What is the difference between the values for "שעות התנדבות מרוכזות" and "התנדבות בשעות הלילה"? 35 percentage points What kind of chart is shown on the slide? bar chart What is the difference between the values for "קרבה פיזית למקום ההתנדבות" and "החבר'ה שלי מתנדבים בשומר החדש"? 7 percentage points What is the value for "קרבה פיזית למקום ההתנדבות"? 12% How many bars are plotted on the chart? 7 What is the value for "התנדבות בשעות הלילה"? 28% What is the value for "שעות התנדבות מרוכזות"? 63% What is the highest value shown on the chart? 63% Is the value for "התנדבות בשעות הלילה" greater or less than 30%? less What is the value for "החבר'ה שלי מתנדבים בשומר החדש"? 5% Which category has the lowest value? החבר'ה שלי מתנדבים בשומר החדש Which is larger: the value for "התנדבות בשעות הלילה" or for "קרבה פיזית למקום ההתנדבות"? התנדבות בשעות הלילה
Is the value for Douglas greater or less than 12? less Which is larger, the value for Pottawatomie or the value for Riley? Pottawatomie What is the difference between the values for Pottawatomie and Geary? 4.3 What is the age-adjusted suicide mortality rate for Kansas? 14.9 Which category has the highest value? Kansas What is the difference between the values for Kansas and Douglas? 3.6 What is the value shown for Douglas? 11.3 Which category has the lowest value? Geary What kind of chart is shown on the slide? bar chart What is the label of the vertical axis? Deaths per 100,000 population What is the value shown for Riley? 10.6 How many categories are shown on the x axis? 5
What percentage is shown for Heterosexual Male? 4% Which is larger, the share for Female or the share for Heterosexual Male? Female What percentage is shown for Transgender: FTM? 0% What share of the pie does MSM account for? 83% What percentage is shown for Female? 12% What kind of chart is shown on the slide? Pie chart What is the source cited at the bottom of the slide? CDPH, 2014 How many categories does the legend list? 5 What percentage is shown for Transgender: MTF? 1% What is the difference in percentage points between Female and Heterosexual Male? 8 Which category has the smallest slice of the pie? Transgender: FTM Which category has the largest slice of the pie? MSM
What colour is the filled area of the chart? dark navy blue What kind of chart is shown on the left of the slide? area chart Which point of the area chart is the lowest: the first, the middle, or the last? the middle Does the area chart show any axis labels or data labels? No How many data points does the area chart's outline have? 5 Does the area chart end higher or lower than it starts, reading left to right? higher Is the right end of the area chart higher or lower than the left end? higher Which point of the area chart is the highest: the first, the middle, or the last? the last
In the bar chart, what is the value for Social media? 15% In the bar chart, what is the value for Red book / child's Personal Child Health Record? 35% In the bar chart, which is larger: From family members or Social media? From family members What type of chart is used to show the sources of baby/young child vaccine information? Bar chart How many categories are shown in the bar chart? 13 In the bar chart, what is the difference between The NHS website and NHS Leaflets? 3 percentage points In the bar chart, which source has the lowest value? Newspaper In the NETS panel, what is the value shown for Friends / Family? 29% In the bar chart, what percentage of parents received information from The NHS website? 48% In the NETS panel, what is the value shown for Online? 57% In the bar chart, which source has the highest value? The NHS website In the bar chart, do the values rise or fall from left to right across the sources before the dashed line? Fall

● ● ● ●

→ **EXERCISE DIRECTIONS**
Reproduce the data word for word, from its first line through the line containing "Is the value for Douglas", both included.

→ **WORKED SOLUTION**
What is the difference between the values for "שעות התנדבות מרוכזות" and "התנדבות בשעות הלילה"? 35 percentage points What kind of chart is shown on the slide? bar chart What is the difference between the values for "קרבה פיזית למקום ההתנדבות" and "החבר'ה שלי מתנדבים בשומר החדש"? 7 percentage points What is the value for "קרבה פיזית למקום ההתנדבות"? 12% How many bars are plotted on the chart? 7 What is the value for "התנדבות בשעות הלילה"? 28% What is the value for "שעות התנדבות מרוכזות"? 63% What is the highest value shown on the chart? 63% Is the value for "התנדבות בשעות הלילה" greater or less than 30%? less What is the value for "החבר'ה שלי מתנדבים בשומר החדש"? 5% Which category has the lowest value? החבר'ה שלי מתנדבים בשומר החדש Which is larger: the value for "התנדבות בשעות הלילה" or for "קרבה פיזית למקום ההתנדבות"? התנדבות בשעות הלילה
Is the value for Douglas greater or less than 12? less Which is larger, the value for Pottawatomie or the value for Riley? Pottawatomie What is the difference between the values for Pottawatomie and Geary? 4.3 What is the age-adjusted suicide mortality rate for Kansas? 14.9 Which category has the highest value? Kansas What is the difference between the values for Kansas and Douglas? 3.6 What is the value shown for Douglas? 11.3 Which category has the lowest value? Geary What kind of chart is shown on the slide? bar chart What is the label of the vertical axis? Deaths per 100,000 population What is the value shown for Riley? 10.6 How many categories are shown on the x axis? 5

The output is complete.